DOCUMENT -
□ □ □ □

1.8. Permutation test for unpaired or independent samples data#
We now look at the case of unpaired data - data in which we wish to compare two groups but there are no particular links between individuals in one group and individuals in another group
Examples of experimental designs using independent samples would be (say) a comparison of science and humanities students, or first- and final-year students, where the individuals in each group are distinct.
1.8.1. Set up Python libraries#
As usual, run the code cell below to import the relevant Python libraries
# Set-up Python libraries - you need to run this but you don't need to change it
import numpy as np
import matplotlib.pyplot as plt
import scipy.stats as stats
import pandas as pd
import seaborn as sns
sns.set_theme(style='white')
import statsmodels.api as sm
import statsmodels.formula.api as smf
1.8.2. Toy example#
[A toy example is an example with a very small dataset, just to show how it works]
Question & design#
We hypothesise that cat owners eat more yoghurt than dog owners
We decide on an independent samples design in which a group of cat owners are compared to an unrelated group of dog owners.
Hypotheses#
We can state our hypotheses as follows:
\(\mathcal{H_o}:\) The difference in the mean number of yoghurts eaten by cat owners and dog owners is zero
mean(cat owners’ yoghurt consumption) - mean(dog owners’ yoghurt consumption) = 0
\(\mathcal{H_a}:\) Cat owners eat more yoghurt
mean(cat owners’ yoghurt consumption) > mean(dog owners’ yoghurt consumption) = 0
This is a one-tailed (directional) alternative hypothesis
Data#
We survey five cat owners and four dog owners and ask how many times in the last week they ate yogurt. We obtain the following data:
yog = pd.read_csv('https://raw.githubusercontent.com/jillxoreilly/StatsCourseBook_2024/main/data/yoghurt.csv')
yog
| Pet | Yoghurt | |
|---|---|---|
| 0 | cat | 0 |
| 1 | cat | 7 |
| 2 | cat | 5 |
| 3 | cat | 2 |
| 4 | cat | 13 |
| 5 | cat | 1 |
| 6 | cat | 8 |
| 7 | cat | 6 |
| 8 | cat | 3 |
| 9 | cat | 5 |
| 10 | dog | 0 |
| 11 | dog | 0 |
| 12 | dog | 6 |
| 13 | dog | 4 |
| 14 | dog | 1 |
| 15 | dog | 4 |
| 16 | dog | 3 |
| 17 | dog | 2 |
Let’s plot the data:
plt.figure(figsize=(9,4))
plt.subplot(1,4,1)
sns.barplot(data=yog, x='Pet', y='Yoghurt', color=[0.9,0.9,0.9], errorbar=None)
sns.stripplot(data=yog, x='Pet', y='Yoghurt', color=[0,0,0]) # this bit plots the dots
plt.show()
We note that the mean number of yoghurts eaten is higher for cat owners, but this may be skewed by one cat-owning yogurt enthusiast.
Test statistic#
We need to summarize the difference in yoghurt consumption as a number.

□ □ □ □

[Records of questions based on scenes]
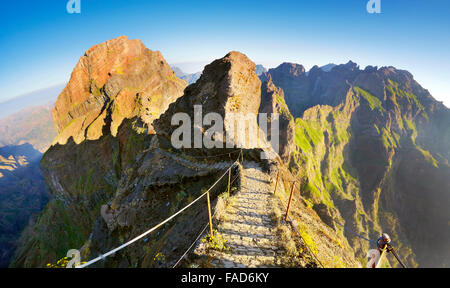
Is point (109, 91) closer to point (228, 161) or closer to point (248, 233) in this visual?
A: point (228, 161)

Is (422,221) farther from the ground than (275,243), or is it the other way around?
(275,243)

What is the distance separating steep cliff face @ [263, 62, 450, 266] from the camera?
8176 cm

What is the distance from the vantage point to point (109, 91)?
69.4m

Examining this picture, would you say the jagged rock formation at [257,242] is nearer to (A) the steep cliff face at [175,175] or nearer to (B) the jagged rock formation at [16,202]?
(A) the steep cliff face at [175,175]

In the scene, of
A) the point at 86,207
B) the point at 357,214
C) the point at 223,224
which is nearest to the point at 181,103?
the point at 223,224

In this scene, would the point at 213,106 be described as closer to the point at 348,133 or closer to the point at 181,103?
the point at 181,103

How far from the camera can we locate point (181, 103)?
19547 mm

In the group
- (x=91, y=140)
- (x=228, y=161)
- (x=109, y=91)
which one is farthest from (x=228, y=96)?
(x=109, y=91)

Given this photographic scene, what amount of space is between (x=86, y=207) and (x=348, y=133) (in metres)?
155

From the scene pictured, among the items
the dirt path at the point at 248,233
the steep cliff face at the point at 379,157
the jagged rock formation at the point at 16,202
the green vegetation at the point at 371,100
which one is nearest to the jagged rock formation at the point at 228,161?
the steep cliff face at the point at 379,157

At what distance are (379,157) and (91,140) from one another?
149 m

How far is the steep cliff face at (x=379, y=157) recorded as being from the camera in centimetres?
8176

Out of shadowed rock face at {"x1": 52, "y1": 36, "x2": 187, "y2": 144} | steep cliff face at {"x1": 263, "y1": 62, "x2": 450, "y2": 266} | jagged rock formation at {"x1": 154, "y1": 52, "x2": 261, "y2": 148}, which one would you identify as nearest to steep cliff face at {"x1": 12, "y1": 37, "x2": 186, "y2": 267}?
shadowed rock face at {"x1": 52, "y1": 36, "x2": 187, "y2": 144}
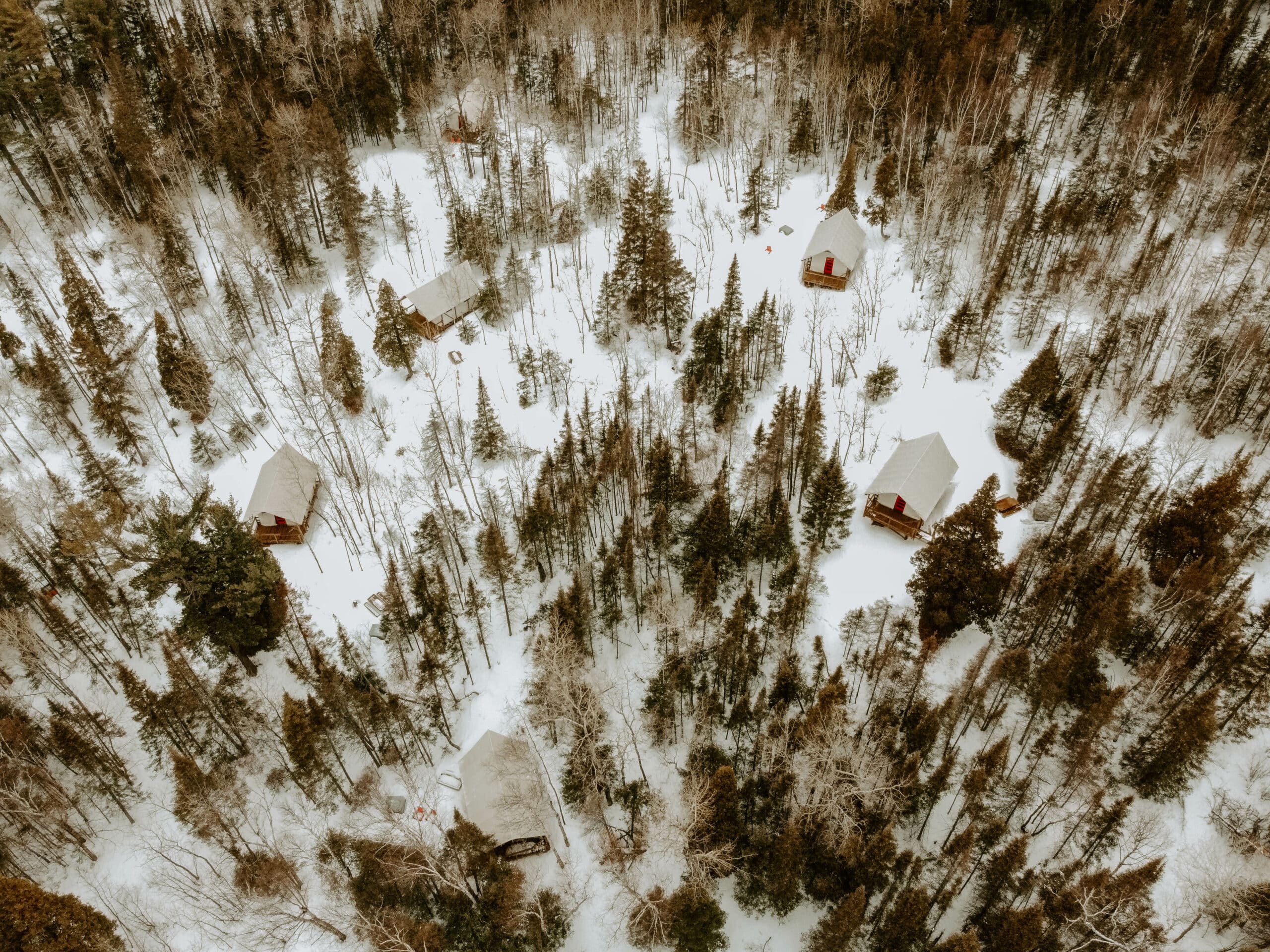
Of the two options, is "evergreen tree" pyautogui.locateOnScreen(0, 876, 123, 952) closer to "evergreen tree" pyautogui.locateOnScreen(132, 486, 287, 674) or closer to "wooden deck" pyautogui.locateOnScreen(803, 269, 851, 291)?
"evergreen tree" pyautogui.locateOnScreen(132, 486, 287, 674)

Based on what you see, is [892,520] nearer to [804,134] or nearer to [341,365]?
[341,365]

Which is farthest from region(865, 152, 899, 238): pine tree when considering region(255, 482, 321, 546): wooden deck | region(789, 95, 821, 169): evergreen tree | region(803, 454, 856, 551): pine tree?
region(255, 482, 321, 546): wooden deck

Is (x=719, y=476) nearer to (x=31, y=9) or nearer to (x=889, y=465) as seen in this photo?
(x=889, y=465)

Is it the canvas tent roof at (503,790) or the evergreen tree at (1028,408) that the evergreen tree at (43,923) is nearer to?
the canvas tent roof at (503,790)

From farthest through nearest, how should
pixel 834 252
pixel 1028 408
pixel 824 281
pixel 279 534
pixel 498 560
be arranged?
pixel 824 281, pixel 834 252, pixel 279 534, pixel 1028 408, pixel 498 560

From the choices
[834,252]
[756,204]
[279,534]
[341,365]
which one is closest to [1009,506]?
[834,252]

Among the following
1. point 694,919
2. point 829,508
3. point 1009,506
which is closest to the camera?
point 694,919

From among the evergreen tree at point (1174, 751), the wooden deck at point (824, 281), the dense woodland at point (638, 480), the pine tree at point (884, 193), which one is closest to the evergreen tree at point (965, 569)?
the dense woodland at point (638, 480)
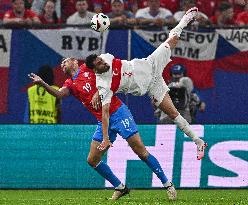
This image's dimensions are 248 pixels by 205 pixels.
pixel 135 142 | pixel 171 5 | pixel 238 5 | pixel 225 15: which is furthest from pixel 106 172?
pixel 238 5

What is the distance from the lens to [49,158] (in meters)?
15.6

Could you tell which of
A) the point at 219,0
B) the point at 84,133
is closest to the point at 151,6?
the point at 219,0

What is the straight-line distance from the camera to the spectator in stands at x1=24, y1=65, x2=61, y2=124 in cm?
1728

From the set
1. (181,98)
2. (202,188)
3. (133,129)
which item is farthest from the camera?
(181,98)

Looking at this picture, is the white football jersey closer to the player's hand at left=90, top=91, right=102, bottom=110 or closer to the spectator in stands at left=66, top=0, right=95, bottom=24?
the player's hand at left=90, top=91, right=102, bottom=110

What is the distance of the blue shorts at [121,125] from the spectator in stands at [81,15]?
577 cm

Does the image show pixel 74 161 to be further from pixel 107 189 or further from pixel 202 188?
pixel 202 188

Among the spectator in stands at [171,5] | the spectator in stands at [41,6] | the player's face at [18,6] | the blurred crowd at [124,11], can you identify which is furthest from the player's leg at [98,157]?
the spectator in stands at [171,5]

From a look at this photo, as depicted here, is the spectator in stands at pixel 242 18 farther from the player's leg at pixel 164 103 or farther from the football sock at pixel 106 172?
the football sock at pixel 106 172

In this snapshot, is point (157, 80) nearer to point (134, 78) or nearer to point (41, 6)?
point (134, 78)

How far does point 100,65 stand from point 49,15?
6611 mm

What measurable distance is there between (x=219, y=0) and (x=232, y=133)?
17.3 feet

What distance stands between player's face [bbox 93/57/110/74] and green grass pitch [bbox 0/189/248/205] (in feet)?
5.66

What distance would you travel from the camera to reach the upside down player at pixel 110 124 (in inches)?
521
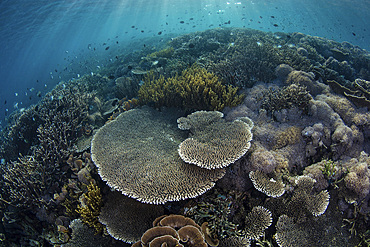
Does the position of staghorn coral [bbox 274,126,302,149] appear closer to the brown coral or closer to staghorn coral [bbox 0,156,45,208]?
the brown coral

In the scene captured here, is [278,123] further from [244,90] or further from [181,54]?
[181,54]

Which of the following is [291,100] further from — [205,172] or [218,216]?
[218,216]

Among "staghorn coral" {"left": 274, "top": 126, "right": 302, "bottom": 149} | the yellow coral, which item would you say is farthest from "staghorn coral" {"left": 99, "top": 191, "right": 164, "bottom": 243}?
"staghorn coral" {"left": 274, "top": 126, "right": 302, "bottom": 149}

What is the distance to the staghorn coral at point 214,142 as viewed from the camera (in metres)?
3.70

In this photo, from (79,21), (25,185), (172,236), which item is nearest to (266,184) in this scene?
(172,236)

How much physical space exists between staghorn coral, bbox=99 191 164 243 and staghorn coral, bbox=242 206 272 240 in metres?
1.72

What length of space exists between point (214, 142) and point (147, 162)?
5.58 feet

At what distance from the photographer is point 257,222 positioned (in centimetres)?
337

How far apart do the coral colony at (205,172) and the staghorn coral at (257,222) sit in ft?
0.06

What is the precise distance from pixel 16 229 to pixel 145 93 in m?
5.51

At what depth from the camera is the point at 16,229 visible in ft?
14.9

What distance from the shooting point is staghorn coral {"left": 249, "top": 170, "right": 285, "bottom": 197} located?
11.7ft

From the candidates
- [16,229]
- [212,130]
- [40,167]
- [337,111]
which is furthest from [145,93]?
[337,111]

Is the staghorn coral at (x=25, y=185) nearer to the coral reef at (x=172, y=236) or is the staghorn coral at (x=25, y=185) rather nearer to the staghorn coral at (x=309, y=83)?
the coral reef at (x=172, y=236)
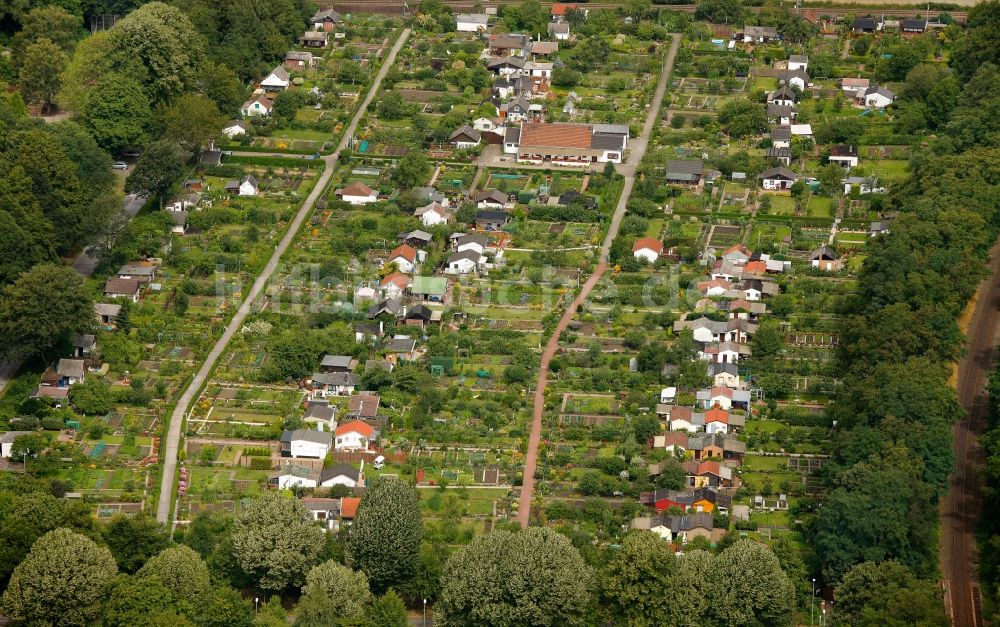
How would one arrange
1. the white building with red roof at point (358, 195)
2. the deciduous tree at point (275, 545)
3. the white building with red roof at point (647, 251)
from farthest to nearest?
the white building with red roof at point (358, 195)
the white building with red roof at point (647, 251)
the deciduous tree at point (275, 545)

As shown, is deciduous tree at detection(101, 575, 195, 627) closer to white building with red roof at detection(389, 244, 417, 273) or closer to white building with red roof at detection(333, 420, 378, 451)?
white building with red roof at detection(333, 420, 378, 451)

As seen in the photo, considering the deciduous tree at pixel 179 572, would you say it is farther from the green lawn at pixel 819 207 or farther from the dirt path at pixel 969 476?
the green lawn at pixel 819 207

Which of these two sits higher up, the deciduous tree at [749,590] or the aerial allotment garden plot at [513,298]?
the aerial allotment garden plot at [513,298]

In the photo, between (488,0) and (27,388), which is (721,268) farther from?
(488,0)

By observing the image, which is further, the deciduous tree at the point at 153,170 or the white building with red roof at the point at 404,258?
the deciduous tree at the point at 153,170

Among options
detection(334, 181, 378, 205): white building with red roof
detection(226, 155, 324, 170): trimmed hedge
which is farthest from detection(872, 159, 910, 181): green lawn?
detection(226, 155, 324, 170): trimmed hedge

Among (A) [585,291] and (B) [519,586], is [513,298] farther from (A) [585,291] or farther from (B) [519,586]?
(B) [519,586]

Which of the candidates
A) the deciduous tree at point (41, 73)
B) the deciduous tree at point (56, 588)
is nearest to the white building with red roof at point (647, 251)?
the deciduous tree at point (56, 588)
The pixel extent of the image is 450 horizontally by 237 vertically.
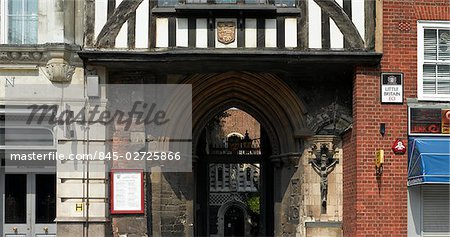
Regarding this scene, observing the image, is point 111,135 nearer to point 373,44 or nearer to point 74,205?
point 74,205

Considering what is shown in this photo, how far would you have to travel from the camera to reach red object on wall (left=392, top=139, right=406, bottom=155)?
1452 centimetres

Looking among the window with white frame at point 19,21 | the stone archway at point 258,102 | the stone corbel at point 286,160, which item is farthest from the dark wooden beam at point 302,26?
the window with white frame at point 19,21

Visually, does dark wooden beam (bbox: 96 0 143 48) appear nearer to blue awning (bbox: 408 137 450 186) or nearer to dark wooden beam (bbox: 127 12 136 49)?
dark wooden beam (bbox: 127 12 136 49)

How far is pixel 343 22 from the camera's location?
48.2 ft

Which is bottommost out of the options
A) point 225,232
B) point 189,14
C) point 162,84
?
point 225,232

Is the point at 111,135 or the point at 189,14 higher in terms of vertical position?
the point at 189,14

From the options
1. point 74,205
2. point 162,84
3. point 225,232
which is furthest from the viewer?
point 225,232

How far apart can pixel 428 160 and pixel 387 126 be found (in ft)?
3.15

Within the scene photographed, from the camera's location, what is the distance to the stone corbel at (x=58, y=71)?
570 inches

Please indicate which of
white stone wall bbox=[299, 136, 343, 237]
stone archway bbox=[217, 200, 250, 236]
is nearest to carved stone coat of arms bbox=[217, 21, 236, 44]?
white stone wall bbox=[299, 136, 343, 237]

□ □ □ □

PROBLEM DESCRIPTION - Reproduce everything from "plt.subplot(1,4,1)" down to "as a number." in the permutation test page, swapping "enthusiast" for "fan".

RESPONSE TO THIS TASK -
plt.subplot(1,4,1)
sns.barplot(data=yog, x='Pet', y='Yoghurt', color=[0.9,0.9,0.9], errorbar=None)
sns.stripplot(data=yog, x='Pet', y='Yoghurt', color=[0,0,0]) # this bit plots the dots
plt.show()
We note that the mean number of yoghurts eaten is higher for cat owners, but this may be skewed by one cat-owning yogurt fan.
Test statistic#
We need to summarize the difference in yoghurt consumption as a number.